What Cisso Chemical did, and failed to do, at Minamata was indeed horrifying, and Smith’s role in revealing it to the world was undoubtedly important. Levitas and his crew (production designer Tom Foden and cinematographer Benoit Delhomme), shooting primarily in Serbia and Montenegro, demonstrate dedication to the task of telling the story, and Depp, along with the rest of the cast, invest in the effort with compelling performances, even if their commitment sometimes results in over-the-top theatrics. (Depp gravitates between subtlety and overly broad moments, and Sanada’s stentorian delivery can be exhausting.) The visual style Levitas has chosen, which emphasizes grim, dank textures and in-your-face chaos, is hardly appealing, but one can argue that it fits the material, as does Ryuichi Sakamoto’s stark score.
One can quibble with some changes the script makes to the record for dramatic effect. In this telling, for example, Smith and Aileen are brought together by their work in Minamata; in reality the two were already living together when the deputation from Japan arrived in New York. More importantly, the film falls into too many of the traps that such stories invite.
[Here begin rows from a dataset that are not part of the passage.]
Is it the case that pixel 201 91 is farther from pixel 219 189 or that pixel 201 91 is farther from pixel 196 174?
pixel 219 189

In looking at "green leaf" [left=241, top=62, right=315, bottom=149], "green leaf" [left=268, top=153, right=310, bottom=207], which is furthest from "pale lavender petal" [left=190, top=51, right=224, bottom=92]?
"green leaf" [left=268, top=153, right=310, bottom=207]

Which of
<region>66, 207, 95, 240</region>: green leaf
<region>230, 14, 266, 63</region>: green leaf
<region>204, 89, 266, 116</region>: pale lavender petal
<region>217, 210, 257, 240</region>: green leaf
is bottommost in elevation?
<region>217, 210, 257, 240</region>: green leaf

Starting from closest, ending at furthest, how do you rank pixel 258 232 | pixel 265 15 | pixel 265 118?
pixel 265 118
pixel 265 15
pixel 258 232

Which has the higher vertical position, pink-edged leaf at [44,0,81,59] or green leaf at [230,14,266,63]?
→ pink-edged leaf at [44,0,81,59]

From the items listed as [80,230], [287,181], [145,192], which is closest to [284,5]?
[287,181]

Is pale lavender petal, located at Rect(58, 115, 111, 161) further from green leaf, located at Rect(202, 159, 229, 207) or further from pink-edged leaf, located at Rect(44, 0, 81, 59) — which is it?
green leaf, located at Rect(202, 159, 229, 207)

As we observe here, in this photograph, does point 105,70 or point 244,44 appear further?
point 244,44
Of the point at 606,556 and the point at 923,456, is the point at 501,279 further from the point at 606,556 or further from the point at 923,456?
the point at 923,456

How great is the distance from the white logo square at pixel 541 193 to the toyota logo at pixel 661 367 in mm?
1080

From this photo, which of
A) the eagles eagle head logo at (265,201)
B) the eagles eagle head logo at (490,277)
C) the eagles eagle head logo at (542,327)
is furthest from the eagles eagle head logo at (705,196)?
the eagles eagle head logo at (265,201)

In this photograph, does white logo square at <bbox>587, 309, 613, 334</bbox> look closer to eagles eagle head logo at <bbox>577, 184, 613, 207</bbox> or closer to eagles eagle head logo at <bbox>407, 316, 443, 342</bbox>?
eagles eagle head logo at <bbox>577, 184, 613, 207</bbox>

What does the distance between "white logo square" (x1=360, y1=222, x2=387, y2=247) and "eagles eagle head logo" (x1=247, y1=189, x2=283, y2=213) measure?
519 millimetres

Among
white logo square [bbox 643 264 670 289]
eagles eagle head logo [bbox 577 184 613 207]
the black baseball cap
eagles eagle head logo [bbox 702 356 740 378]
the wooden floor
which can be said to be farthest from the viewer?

Although a good deal of footage is devoted to the protesters, it’s essentially cast as the tale of an outsider whose intervention is the key to the underdogs’ success. And it definitely goes for the emotional jugular. The stunningly moving photograph of Akiko being bathed by her mother is one thing, its iconic character being integral to the narrative. But the emphasis on Smith’s befriending of a local boy with heavy braces on his legs, whom he educates in the art of photography, leans toward cloying manipulation.
Moreover, Depp’s tendency to overdo leads to moments that come across as self-indulgent. A telephone conversation Smith has with Hayes when he’s despondent over how things are going and, in his cups, threatens to abandon the assignment goes on way too long, apparently just to allow both Depp and Nighy (minimizing his usual tics) to shout at one another interminably. It’s an instance in which editor Nathan Nugent might have used his tools to better advantage. He might also have reduced the number of messy montages representing Smith’s haunted recollections of his experiences as a reporter during World War II, which again give Depp an excuse to go overboard as a “wakes” from such terrible visions. The long sequence in which Nojima gives Smith a tour of the factory, concluding with a rooftop offer of a bribe, is almost comically overdrawn; if Kunimura had a moustache, he would certainly be twirling it. And the triumphant shots of the printing presses rolling off the issue of Life in which Smith’s photo essay appears are so old-fashioned that you might have to stifle a chuckle at the cliché.
“Minamata” tells a story of corporate callousness that, despite its familiarity, can’t help but carry an impact; but flaws in the telling diminish its inherent power.